Cette chronique a été proposée dans le podcast Analysis Paralysis diffusé en décembre 2023.
Mais oui qui est BoB ? Alors je vous rassure il ne s’agit pas du prénom du crush américain de mes 17 ans, rencontrée sur une plage californienne où on fumait plus de la weed qu’on ne faisait du surf. Non, non, BoB n’est pas une personne mais un système de jeu de rôle dont BoB est l’acronyme de Belonging Outside Belonging.
OK, avec ça on n’est pas forcément plus avancé. Avant de parler plus en détail du BoB, je vais me permettre un petit détour.
Beaucoup de systèmes de jeux de rôle traditionnels fonctionnent avec la création de personnages qui disposent de caractéristiques (comme dans Donjons & Dragons) ou de compétences (dans L’Appel de Cthulhu), et c’est au moyen de jets de dés que l’on va résoudre les actions entreprises par les joueuses. Bien sûr, on ne résout pas TOUTES les actions par un jet de dés mais les actions dont la réussite présente une incertitude.

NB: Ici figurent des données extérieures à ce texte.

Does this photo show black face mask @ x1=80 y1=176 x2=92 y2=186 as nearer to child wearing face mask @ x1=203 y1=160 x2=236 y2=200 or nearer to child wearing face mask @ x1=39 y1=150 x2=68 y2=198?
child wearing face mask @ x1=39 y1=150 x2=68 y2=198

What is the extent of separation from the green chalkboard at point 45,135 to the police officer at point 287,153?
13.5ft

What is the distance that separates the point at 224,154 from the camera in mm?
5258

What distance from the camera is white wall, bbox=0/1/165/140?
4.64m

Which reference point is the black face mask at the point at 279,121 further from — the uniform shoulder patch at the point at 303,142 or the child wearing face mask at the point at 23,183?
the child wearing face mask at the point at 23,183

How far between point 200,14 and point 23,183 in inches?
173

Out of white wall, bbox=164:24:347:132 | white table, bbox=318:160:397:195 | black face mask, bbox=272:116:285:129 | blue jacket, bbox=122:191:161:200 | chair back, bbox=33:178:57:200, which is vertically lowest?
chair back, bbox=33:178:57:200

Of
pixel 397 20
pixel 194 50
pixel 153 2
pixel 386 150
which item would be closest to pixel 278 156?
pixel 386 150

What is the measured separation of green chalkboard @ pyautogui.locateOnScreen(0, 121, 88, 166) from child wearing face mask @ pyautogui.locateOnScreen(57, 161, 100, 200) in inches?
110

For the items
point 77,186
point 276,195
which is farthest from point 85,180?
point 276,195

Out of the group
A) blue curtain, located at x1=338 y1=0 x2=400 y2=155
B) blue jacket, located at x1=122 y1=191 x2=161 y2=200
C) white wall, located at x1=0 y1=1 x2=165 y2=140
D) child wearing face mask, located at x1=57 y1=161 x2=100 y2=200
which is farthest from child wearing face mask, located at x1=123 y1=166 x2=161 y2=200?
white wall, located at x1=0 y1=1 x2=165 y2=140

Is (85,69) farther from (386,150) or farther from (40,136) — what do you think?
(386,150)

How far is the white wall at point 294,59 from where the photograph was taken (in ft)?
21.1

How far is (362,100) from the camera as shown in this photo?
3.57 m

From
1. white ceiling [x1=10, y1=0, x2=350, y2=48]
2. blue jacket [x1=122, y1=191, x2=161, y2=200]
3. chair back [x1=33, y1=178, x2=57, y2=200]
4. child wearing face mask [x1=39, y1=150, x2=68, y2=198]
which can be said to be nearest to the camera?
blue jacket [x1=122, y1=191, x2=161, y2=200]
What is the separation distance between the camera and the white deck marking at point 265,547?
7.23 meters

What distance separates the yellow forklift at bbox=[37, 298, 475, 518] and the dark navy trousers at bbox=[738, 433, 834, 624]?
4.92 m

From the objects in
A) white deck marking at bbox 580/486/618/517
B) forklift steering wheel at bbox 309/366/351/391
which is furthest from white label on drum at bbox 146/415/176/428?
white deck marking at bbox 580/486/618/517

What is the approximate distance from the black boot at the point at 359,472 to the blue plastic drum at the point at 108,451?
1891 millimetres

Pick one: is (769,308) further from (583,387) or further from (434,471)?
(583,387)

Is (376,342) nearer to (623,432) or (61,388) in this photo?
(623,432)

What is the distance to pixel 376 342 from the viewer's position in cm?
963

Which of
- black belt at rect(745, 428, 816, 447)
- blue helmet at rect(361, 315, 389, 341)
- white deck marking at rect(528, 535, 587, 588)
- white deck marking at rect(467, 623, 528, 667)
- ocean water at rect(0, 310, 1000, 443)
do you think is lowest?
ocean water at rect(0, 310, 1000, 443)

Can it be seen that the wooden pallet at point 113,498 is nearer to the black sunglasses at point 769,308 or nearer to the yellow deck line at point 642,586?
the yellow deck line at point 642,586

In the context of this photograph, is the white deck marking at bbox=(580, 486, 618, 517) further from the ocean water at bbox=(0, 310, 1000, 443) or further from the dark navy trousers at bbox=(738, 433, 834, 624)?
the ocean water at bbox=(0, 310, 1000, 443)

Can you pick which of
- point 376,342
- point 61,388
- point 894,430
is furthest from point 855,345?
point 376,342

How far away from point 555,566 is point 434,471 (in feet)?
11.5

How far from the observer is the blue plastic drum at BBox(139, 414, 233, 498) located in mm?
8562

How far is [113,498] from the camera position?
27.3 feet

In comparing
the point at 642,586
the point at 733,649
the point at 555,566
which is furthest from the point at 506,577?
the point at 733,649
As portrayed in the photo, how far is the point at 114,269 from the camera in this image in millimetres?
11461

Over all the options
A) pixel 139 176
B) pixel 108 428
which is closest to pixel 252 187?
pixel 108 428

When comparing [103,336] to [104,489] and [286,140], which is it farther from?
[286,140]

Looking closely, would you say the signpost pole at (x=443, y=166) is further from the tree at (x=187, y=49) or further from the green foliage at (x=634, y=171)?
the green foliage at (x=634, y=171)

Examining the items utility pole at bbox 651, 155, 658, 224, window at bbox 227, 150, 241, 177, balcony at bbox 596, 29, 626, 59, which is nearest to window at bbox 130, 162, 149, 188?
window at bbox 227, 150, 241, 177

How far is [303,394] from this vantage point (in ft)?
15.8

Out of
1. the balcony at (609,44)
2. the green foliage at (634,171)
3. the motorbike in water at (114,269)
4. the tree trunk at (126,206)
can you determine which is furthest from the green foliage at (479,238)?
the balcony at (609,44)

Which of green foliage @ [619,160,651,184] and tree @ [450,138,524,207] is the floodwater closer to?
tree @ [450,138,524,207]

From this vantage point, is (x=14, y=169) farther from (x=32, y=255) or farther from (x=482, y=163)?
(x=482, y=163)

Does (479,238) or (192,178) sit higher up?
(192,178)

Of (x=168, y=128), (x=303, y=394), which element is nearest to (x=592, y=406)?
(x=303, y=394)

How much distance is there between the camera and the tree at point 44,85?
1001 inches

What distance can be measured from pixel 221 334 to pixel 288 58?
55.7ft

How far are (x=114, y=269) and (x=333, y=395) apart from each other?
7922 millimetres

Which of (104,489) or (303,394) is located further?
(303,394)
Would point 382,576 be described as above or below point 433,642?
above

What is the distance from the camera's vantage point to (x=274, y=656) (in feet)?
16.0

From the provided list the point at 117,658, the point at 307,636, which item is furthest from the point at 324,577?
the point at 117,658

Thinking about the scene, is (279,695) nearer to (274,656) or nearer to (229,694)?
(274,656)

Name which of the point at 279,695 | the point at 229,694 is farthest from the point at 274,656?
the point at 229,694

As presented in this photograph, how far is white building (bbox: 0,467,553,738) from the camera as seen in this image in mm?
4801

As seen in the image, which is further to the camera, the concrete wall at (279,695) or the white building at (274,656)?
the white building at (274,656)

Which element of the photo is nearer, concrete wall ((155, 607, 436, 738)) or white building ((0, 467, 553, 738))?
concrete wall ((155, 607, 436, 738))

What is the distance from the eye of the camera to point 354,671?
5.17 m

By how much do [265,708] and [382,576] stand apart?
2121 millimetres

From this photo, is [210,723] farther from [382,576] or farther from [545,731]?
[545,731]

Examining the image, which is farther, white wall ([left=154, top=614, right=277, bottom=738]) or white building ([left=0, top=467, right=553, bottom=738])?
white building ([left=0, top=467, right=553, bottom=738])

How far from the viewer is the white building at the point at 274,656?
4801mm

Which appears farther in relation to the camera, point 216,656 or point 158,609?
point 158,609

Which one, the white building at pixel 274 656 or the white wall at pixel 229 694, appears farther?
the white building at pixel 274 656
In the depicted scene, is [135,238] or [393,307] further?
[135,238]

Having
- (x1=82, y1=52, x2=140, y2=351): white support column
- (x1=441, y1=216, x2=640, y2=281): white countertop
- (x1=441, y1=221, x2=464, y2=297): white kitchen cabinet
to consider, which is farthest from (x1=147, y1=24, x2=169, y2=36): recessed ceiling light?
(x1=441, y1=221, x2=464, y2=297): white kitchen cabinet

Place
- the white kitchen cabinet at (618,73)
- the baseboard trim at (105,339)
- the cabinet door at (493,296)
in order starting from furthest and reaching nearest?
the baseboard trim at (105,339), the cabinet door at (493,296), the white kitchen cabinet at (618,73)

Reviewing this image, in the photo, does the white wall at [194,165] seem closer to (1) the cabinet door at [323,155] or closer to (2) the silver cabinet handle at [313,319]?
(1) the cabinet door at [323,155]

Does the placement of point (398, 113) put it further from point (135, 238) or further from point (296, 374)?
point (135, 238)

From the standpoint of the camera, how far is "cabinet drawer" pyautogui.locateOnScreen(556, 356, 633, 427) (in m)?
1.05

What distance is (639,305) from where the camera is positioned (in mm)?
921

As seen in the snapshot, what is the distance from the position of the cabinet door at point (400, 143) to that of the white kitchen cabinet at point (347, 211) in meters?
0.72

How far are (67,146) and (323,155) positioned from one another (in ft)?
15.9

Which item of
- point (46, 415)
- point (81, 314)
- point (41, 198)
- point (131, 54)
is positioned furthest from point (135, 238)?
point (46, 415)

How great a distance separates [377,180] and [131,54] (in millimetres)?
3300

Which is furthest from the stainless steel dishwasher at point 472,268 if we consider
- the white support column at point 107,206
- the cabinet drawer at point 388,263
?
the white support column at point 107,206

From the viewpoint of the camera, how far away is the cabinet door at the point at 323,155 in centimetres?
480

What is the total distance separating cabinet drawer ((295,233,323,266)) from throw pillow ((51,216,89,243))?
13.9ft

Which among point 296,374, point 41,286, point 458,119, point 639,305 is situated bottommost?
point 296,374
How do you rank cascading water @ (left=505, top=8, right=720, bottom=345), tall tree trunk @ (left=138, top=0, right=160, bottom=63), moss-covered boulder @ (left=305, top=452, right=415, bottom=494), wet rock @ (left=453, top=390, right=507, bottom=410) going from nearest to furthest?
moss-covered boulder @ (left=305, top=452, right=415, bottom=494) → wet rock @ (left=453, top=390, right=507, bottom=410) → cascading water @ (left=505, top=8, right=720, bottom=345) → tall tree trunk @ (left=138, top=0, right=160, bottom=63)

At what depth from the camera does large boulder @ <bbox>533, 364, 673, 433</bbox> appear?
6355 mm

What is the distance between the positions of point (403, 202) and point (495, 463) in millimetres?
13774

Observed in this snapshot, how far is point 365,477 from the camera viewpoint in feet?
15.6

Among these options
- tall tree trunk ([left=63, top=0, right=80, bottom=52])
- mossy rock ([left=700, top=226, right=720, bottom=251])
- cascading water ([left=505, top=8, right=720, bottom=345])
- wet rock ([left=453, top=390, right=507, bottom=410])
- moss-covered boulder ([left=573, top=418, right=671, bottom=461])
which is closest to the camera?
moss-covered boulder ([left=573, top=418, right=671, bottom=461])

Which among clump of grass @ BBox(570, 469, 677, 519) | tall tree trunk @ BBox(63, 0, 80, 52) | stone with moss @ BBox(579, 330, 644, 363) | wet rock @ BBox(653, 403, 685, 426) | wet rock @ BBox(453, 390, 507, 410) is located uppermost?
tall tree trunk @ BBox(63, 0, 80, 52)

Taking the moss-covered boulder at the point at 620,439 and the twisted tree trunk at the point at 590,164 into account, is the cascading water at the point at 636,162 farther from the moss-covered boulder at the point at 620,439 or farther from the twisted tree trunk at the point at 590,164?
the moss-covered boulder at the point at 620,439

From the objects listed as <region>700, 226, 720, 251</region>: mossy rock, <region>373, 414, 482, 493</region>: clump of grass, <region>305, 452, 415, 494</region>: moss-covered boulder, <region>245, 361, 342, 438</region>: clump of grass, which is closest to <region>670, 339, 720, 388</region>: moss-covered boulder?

Dans une volonté de rendre les aventures vécues par les joueuses plus narratives, d’autres systèmes sont apparus et notamment en 2010 le PBTA (Powered By The Apocalypse) issu du jeu de rôle Apocalypse de D. Vincent Baker : dans ce système, on trouve toujours des dés et une meneuse (appelées MC), mais celle-ci a un agenda (un agenda désigne des enjeux que la MC va proposer aux joueuses pour faire avancer l’histoire). Les joueuses incarnent des personnages définis selon des archétypes et disposent d’attributs mais aussi d’actions spécifiques, appelées Move, qui sont en fait des règles de jeu spécifiques qui se déclenchent par la fiction créée par les joueuses.
Par exemple, si l’on a le Move Do something under fire, on roulera le dé 10 en ajoutant le bonus procuré par l’attribut adéquat (ici Cool, la capacité à rester calme). Et selon le niveau du résultat obtenu, la narration en sera influencée (toujours pour l’exemple : à 10 ou plus c’est une réussite, entre 7 et 9, le personnage hésite, recule et le MC peut lui offrir une autre solution, en deça c’est un échec).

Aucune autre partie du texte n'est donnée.